Questi ultimi lavori rendono evidente anche un’altra caratteristica non secondaria di tutta la serie dei Rivelatori: la precisione dei tratti con i quali sono dipinte le figure umane. Parliamo del tratto per suggerire nuovamente quella che ci pare una singolare vicinanza con una certa concezione orientale della pittura. La precisione con cui Moggia dipinge le figure umane non è affatto il frutto di un’istanza iperrealista, ma è letteralmente la precisione del tratto di cui parla, ad esempio, il pittore cinese Shintao. Ogni figura è il prodotto di pochissimi tratti di pennello.
Da qui, l’impressione che ci si trovi di fronte a qualcosa come un’arte più grafica che pittorica (nel senso pieno, denso, occidentale del termine), ovvero di fronte a una sorta di arte della miniatura, nella quale la struttura o, potremmo dire, l’arabesco formalizzato primeggia sia sull’istanza malerisch sia sugli elementi genetici significanti che lo compongono (in questo caso: sulle figure umane). In realtà, nella stessa serie di Rivelatori, Moggia non rifiuta del tutto le ragioni propriamente pittoriche.
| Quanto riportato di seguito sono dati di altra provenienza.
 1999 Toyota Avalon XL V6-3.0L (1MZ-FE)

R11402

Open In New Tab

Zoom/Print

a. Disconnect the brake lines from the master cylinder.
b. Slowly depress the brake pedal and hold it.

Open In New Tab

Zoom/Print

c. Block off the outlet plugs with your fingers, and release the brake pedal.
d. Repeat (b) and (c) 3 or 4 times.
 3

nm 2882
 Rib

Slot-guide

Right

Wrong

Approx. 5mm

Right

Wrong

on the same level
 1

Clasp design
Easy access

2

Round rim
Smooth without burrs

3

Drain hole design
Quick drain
Ma lo fa quasi sempre in opere di piccola dimensione, quasi si trattasse di particolari ritagliati dai rivelatori veri e propri.
È come se, a un estremo, potessimo avere una singola figura che si staglia solitaria sul nero della superficie, come un Major Tom alla deriva, e, all’altro estremo, la massa indistinta che ricopre quasi l’intera superficie, in una sorta di rumore bianco informale.
La vita di quei corpi medi e ordinari che abitano la terra sta nel mezzo, tra il microcosmo e il macrocosmo, tra le particelle elementari e lo spazio siderale, ammassata come sul bordo di un vuoto infinito.